[llvm] [AMDGPU] introduce S_WAITCNT_FENCE_soft emitted by memory legalizer (PR #150167)

Thu Jul 24 03:52:04 PDT 2025

================
@@ -1381,6 +1383,32 @@ bool WaitcntGeneratorPreGFX12::applyPreexistingWaitcnt(
         Modified = true;
       } else
         WaitcntInstr = &II;
+    } else if (Opcode == AMDGPU::S_WAITCNT_FENCE_soft) {
+      // Each direct load to LDS is also a store to LDS, but we do not have a
+      // separate counter for it. Instead these operations increment LOAD_CNT
+      // and need to be waited for at a release fence. So we treat a release
+      // fence as if it depends on any previous LDS DMA stores.
+      unsigned Ordering =
+          TII->getNamedOperand(II, AMDGPU::OpName::Ordering)->getImm();
+      unsigned Scope =
+          TII->getNamedOperand(II, AMDGPU::OpName::Scope)->getImm();
+      unsigned AddrSpace =
+          TII->getNamedOperand(II, AMDGPU::OpName::AddrSpace)->getImm();
+      if (isReleaseOrStronger((AtomicOrdering)Ordering) &&
----------------
Pierre-vh wrote:

Thinking about it, this part bothers me a bit because now InsertWaitCnt has to be aware of atomic orderings and deal with them accordingly. It blurs the separation of concerns between this pass and the MemoryLegalizer.

I know there is a good argument for doing that, but I think this being too generic for what we need at this stage.
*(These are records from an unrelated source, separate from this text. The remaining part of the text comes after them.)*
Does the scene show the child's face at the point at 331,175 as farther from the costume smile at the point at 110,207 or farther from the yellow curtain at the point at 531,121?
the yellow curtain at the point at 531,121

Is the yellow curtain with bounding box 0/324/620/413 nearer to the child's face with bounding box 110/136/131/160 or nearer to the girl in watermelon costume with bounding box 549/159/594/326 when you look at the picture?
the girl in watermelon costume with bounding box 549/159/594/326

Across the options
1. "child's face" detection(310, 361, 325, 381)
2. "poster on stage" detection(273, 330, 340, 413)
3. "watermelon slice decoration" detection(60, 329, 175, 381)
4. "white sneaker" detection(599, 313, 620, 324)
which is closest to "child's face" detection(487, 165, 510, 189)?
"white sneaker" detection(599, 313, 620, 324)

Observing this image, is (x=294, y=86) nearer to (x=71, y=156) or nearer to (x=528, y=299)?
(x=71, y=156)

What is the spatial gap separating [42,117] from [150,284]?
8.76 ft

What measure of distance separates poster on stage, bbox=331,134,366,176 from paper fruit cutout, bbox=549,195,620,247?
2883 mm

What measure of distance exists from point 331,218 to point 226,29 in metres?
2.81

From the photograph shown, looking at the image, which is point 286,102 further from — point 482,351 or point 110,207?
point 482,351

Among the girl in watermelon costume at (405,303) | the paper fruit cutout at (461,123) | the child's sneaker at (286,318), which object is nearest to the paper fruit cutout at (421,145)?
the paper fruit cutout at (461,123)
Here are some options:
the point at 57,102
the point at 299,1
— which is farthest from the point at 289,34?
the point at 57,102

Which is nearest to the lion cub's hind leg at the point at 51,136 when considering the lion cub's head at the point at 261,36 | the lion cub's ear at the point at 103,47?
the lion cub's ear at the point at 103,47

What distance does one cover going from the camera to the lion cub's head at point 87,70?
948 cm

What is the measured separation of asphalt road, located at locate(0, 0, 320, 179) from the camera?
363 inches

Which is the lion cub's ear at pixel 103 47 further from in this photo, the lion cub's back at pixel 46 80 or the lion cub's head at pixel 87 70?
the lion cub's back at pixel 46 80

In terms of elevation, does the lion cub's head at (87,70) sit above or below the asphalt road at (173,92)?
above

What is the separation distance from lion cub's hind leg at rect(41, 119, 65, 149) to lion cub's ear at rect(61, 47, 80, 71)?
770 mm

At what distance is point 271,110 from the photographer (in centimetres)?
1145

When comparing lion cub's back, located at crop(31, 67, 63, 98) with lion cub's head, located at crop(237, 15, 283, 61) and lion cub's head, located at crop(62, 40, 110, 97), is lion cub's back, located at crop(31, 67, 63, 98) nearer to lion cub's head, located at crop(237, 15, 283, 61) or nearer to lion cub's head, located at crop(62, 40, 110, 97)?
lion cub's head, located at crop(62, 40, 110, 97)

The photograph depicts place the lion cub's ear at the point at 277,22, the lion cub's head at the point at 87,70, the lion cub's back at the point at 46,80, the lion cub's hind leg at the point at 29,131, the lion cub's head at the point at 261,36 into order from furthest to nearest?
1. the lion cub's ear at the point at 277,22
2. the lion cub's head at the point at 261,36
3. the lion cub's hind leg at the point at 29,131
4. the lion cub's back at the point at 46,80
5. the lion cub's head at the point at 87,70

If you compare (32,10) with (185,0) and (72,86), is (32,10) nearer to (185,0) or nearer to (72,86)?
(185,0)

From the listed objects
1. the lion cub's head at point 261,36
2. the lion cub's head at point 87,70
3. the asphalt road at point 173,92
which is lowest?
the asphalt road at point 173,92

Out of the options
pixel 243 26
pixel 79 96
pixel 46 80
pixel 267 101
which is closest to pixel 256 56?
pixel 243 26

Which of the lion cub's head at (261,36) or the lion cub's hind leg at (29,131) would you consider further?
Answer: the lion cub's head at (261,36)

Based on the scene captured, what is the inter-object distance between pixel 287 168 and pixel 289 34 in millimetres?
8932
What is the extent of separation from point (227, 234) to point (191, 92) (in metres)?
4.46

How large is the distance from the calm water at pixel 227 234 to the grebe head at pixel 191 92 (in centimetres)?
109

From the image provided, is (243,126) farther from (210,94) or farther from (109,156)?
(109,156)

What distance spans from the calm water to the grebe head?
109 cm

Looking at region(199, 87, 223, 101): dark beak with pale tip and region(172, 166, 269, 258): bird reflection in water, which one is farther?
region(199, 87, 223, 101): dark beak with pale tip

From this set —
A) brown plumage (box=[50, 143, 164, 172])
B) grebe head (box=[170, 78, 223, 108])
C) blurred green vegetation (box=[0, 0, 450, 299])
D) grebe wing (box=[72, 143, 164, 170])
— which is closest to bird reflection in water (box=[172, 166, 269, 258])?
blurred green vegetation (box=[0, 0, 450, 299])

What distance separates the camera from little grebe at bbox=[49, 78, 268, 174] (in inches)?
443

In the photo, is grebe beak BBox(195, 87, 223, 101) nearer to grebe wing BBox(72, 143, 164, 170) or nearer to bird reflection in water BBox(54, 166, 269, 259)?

It's something that needs a lot of planning beforehand (and it's an item on my to-do list, though lower priority).
Can we consider adding a simple `s_wait_lds_dma_soft` instead, targeted exactly for this use case, and emit that ? I would prefer doing the minimum amount of changes, and then removing that pseudo later in favor of a generic one, than locking us into a specific approach right now. 

I think what I'm afraid of is that this sets a precedent, and over time I suspect we'll rely more and more on this pseudo here and elsewhere (e.g. instead of fixing something properly, we just check the pseudo elsewhere and hack a fix there instead), and end up with the memory model implementation being spread over multiple files, which will make it difficult to manage.

https://github.com/llvm/llvm-project/pull/150167